What to do>
- a) Set down the part of the Square-1 cubeshape thread starting at "First of all, come" and ending at "the optimal one.".
- b) In the Square-1 cubeshape thread, blade740 advises learning a better way for any shape that takes more than how many twists?

Text block>

** BEGIN **

# how do I get better at advanced cubeshape for Square 1?



## buelercuber (Jul 12, 2010)

hello, i have just recently got into sq1 from lance the blue knight page.
amd, i also saw a video on youtube on how to do sq1 cubeshape advanced method. I find it easy, but not when im actually timing myself. is there any way you guys can help me get better at cubeshape on sq1? or are there any sites or better videos that would help?

video i learned from:

(fail i dont know how to do it) heres the link 

http://www.youtube.com/watch?v=pAr0b3ffI1k&playnext_from=TL&videos=CrOXBbVCYo8


----------



## blah (Jul 12, 2010)

Stop whoning and start practicing.


----------



## buelercuber (Jul 12, 2010)

blah said:


> Stop whoning and start practicing.



I've been practicing for a month, and i still haven't gotten any better at it.:confused:


----------



## Neo63 (Jul 12, 2010)

Just do hundreds of solves, and this might help a bit. What I did was learn all the 2-move cube shapes, then three, then four, etc...

Oh and sometimes minimal move count isn't always the best, some shapes might require one or two more moves but is 2gen, so try and experiment.


----------



## buelercuber (Jul 12, 2010)

Neo63 said:


> Just do hundreds of solves, and this might help a bit. What I did was learn all the 2-move cube shapes, then three, then four, etc...
> 
> Oh and sometimes minimal move count isn't always the best, some shapes might require one or two more moves but is 2gen, so try and experiment.



 wow this chart is amazing! thanks!


----------



## ~Phoenix Death~ (Jul 12, 2010)

blah said:


> Stop whoning and start practicing.



Whoning...?


----------



## blade740 (Jul 12, 2010)

First of all, come up with SOME way to do every shape on your own. Get to where you never have to "wing it. Then, any shape that takes more than 7 twists, learn a better way. After that, do what Neo63 said: go through the chart, easiest to hardest, and if your alg is longer than the optimal one, learn the optimal one.


----------



## buelercuber (Jul 12, 2010)

~Phoenix Death~ said:


> blah said:
> 
> 
> > Stop whoning and start practicing.
> ...



now i get it, its a method, the woners method.lol BUT i cant find anything about it.


----------



## MTGjumper (Jul 12, 2010)

Learn the two and three movers and then intuitively work out how to reduce every other shape to those.


----------



## Sa967St (Jul 12, 2010)

buelercuber said:


> ~Phoenix Death~ said:
> 
> 
> > blah said:
> ...



http://www.youtube.com/watch?v=pAr0b3ffI1k


----------



## blah (Jul 12, 2010)

buelercuber said:


> hello, i have just recently got into sq1 from lance the blue knight page.
> amd, i also saw a video on youtube on how to do sq1 cubeshape advanced method. I find it easy, but not when im actually timing myself. is there any way you guys can help me get better at cubeshape on sq1? or are there any sites or better videos that would help?
> 
> video i learned from:
> ...





Sa967St said:


> buelercuber said:
> 
> 
> > ~Phoenix Death~ said:
> ...


owatselafairu


----------

** END **

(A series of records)
** BEGIN **

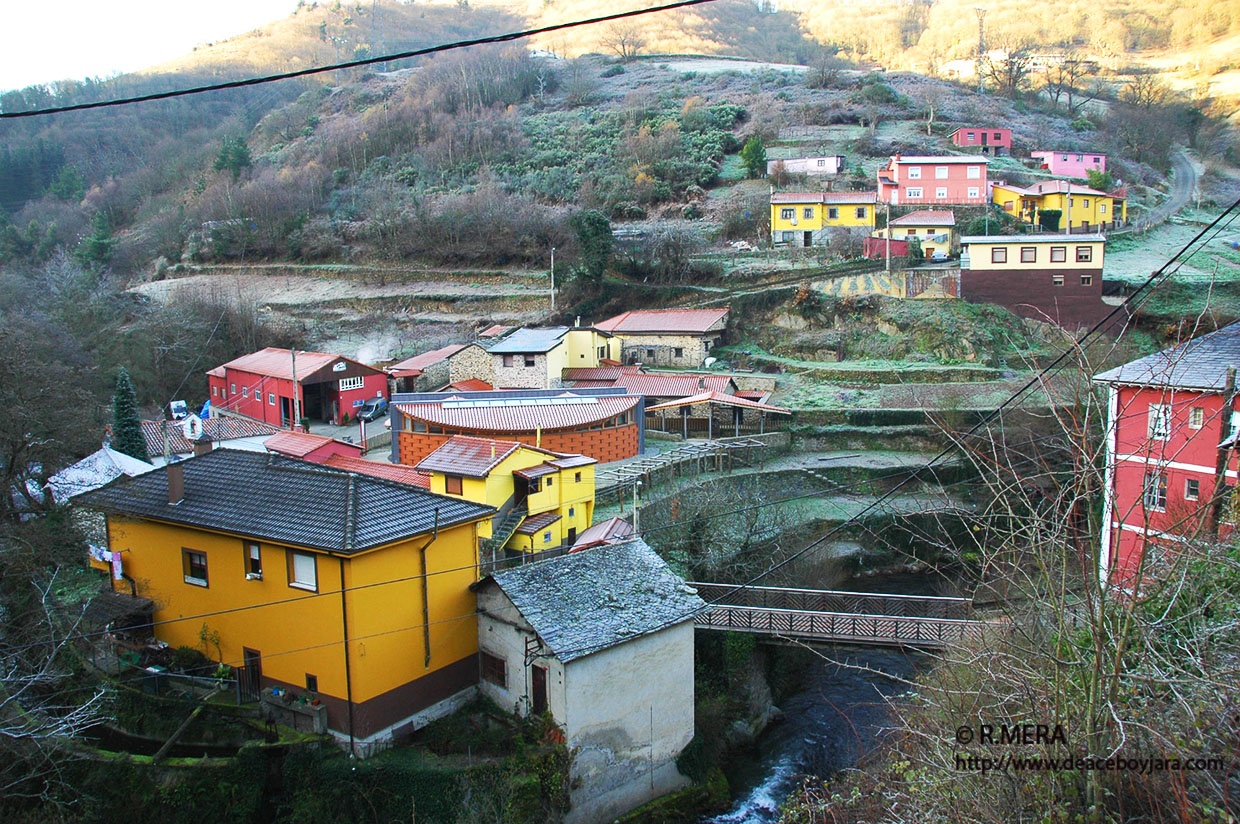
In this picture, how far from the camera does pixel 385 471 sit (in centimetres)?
1848

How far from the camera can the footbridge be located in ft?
44.0

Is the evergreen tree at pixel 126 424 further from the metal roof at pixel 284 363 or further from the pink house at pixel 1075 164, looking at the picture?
the pink house at pixel 1075 164

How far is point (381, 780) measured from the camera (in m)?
10.5

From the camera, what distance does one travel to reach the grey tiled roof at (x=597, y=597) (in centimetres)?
1108

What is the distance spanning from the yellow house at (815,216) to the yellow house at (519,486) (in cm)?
2235

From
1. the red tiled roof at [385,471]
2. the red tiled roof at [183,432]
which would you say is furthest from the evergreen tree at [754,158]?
the red tiled roof at [385,471]

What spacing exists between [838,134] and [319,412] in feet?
111

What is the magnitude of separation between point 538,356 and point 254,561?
625 inches

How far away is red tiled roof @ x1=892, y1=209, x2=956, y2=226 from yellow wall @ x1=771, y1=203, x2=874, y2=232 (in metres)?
1.53

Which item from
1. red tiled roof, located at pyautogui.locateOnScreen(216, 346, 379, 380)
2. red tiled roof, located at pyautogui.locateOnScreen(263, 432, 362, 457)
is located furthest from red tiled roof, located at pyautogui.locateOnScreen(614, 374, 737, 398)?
red tiled roof, located at pyautogui.locateOnScreen(263, 432, 362, 457)

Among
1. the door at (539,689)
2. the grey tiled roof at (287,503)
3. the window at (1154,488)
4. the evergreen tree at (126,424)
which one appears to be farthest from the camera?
the evergreen tree at (126,424)

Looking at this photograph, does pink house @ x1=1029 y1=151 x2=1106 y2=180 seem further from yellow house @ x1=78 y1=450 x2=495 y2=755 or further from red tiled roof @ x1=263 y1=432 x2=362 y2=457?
yellow house @ x1=78 y1=450 x2=495 y2=755

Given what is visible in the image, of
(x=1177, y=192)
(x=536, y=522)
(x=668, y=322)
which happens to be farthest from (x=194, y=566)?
(x=1177, y=192)

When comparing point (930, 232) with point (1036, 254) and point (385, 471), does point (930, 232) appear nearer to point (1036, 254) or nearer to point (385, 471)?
point (1036, 254)
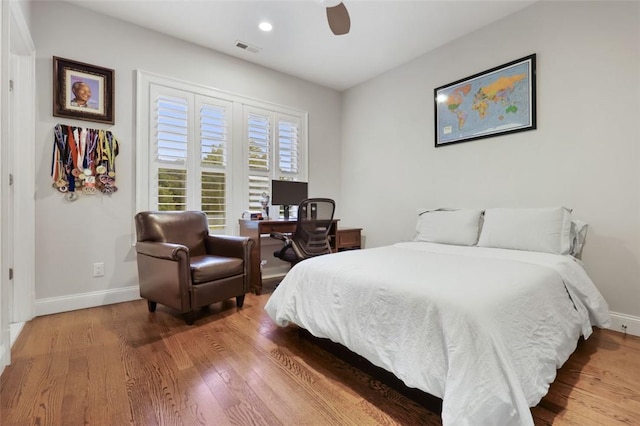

** END **

Answers to the tasks>
- a)
First of all, come up with SOME way to do every shape on your own. Get to where you never have to "wing it. Then, any shape that takes more than 7 twists, learn a better way. After that, do what Neo63 said: go through the chart, easiest to hardest, and if your alg is longer than the optimal one, learn the optimal one.

- b) More than 7 twists.